_Passage_
** START **

15  SQL in Python: Example

SQL Commands & Clauses

15.1 Data: Tables

15.2 Connection using duckdb

Note
  • All examples in this chapter are presented using duckdb

  • For running the SQL statements with other Python libraries, see the previous chapter.

  • In principle, just copy and paste the SQL statement (assigned as sSQL) in the appropriate function.

  • The SQL commands and clauses are not case sensitive; in general, they are written in upper case.

Code
import pandas as pd
import duckdb

tblStudent = pd.read_csv('./tblStudent.txt', sep = '\t')

# Note: We write the SQL statement in multiple lines
# This will be easy to read for long SQL statements
# Note for Python: We need \ to write multiple lines
# The following is equivalent to: sSQL = "SELECT * FROM tblStudent"

sSQL = "\
SELECT * FROM tblStudent \
"

duckdb.sql(sSQL)

15.3 SELECT

Example 1
  • Select ALL columns from tblStudent
Code
sSQL = "SELECT * FROM tblStudent"
Example 2
  • Select SName, Gender, Age columns from tblStudent
Code
sSQL = "SELECT SName, Gender, Age FROM tblStudent"

** END **

_Information provided_
** START **

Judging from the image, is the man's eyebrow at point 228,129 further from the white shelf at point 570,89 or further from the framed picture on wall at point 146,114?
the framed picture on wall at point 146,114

** END **

_What you will do_
• a. Reproduce the SQL in Python page word for word, everything from "15  SQL in Python: Example" down to "the appropriate function.".
• b. According to the SQL in Python page, are SQL commands and clauses case sensitive, and in what case are they generally written?
The data above come from a separate source and are unrelated to the SQL in Python page.

_Solutions by task_
• a.
15  SQL in Python: Example

SQL Commands & Clauses

15.1 Data: Tables

15.2 Connection using duckdb

Note
  • All examples in this chapter are presented using duckdb

  • For running the SQL statements with other Python libraries, see the previous chapter.

  • In principle, just copy and paste the SQL statement (assigned as sSQL) in the appropriate function.

• b. They are not case sensitive, and they are generally written in upper case.